Set problem:
Return every line in the items below that contains the string "image", treating uppercase and lowercase as different.
** START OF Available records **
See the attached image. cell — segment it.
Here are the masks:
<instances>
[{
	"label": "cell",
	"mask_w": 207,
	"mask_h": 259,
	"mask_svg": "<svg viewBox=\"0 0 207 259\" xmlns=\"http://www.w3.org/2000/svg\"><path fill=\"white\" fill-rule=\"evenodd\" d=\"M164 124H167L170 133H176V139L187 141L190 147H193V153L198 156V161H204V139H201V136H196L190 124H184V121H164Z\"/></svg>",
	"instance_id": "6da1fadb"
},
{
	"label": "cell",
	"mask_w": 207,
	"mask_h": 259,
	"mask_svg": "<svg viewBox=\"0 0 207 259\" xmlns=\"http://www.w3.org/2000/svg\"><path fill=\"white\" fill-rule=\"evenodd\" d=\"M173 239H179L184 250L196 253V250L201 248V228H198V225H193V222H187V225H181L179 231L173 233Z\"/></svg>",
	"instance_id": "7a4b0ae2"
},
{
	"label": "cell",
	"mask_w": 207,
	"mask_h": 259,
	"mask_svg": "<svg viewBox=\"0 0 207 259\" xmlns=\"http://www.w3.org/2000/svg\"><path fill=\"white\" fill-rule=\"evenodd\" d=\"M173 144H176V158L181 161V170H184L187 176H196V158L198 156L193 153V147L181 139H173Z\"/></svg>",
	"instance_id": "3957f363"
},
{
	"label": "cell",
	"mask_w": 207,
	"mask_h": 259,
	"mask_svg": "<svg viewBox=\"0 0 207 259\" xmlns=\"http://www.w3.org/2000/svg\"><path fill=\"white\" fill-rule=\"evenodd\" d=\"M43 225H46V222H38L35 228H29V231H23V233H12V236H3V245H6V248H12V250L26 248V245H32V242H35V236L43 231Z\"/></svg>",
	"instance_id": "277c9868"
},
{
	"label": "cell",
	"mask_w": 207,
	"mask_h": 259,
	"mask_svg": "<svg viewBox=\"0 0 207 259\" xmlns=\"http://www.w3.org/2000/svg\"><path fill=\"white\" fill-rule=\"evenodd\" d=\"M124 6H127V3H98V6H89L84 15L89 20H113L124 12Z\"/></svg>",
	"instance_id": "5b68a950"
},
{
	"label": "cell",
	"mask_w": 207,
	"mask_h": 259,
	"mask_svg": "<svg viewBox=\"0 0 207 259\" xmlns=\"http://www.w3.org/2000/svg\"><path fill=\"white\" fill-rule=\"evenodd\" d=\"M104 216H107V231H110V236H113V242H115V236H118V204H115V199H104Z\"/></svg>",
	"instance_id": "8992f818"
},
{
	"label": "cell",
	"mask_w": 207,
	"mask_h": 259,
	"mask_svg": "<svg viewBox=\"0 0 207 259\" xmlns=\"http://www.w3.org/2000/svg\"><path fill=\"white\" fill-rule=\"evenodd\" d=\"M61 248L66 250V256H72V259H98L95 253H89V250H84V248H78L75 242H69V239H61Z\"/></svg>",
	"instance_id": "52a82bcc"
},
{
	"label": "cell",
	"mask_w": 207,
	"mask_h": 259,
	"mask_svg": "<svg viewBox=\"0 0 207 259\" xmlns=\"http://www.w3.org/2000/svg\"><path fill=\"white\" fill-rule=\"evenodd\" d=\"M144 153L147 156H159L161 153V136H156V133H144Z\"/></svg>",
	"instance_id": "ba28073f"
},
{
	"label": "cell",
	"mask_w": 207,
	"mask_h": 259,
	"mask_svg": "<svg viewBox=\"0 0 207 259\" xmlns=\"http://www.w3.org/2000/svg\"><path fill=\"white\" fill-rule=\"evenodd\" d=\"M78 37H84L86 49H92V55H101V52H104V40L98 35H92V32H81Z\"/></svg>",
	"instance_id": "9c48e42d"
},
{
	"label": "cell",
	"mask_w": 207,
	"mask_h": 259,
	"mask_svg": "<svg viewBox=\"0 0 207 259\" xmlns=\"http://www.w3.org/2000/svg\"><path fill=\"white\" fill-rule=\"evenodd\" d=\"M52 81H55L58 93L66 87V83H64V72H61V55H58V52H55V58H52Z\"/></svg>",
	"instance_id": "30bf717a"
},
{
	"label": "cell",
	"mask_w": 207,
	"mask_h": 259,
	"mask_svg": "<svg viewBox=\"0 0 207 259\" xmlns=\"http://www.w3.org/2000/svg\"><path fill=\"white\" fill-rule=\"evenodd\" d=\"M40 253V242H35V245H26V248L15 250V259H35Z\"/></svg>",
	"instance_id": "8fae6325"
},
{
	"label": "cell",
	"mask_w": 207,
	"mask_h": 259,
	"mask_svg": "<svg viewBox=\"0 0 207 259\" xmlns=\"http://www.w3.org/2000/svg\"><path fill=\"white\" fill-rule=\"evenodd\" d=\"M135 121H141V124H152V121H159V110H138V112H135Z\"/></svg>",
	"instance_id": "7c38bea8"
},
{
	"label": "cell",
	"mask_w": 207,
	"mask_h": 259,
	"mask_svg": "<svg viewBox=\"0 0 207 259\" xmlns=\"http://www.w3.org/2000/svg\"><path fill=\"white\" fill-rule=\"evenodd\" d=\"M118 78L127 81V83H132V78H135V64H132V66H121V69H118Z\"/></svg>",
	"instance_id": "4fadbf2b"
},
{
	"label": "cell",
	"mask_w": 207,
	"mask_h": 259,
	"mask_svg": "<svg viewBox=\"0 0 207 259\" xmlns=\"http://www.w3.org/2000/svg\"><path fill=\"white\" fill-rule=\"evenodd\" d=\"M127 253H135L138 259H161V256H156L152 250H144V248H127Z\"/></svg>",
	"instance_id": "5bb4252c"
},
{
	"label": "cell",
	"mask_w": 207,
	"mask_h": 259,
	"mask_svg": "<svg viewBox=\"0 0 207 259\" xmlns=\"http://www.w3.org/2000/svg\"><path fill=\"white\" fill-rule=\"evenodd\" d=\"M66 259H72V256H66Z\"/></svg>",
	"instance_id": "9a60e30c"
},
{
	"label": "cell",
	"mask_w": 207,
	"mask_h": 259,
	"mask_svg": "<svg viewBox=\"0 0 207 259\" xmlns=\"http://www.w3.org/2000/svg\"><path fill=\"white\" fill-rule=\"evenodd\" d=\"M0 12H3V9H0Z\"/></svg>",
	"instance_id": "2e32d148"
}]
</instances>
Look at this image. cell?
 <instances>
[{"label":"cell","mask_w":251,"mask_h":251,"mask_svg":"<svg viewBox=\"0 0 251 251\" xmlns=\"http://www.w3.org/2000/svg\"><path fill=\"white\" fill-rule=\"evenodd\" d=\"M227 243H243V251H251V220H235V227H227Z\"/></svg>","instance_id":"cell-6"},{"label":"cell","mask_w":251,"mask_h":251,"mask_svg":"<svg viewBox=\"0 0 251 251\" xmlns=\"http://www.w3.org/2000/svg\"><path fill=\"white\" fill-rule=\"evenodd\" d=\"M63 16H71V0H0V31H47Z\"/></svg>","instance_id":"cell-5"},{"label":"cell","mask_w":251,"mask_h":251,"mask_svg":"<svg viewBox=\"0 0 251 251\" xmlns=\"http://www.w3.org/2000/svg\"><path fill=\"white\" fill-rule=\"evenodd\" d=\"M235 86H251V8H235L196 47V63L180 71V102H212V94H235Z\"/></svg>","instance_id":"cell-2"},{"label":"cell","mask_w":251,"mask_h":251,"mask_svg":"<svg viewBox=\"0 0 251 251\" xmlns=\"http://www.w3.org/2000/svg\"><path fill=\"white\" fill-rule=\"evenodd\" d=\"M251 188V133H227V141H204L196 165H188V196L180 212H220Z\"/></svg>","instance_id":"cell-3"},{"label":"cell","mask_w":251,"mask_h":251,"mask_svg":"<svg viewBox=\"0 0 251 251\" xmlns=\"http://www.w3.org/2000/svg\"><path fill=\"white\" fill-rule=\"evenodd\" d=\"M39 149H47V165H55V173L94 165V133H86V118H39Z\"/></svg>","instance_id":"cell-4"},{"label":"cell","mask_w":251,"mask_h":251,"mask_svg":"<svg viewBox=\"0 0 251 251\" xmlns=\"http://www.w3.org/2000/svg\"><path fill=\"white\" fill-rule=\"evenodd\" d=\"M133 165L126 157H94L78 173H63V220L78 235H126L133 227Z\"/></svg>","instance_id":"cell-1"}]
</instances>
** END OF Available records **
Task response:
See the attached image. cell — segment it.
Look at this image. cell?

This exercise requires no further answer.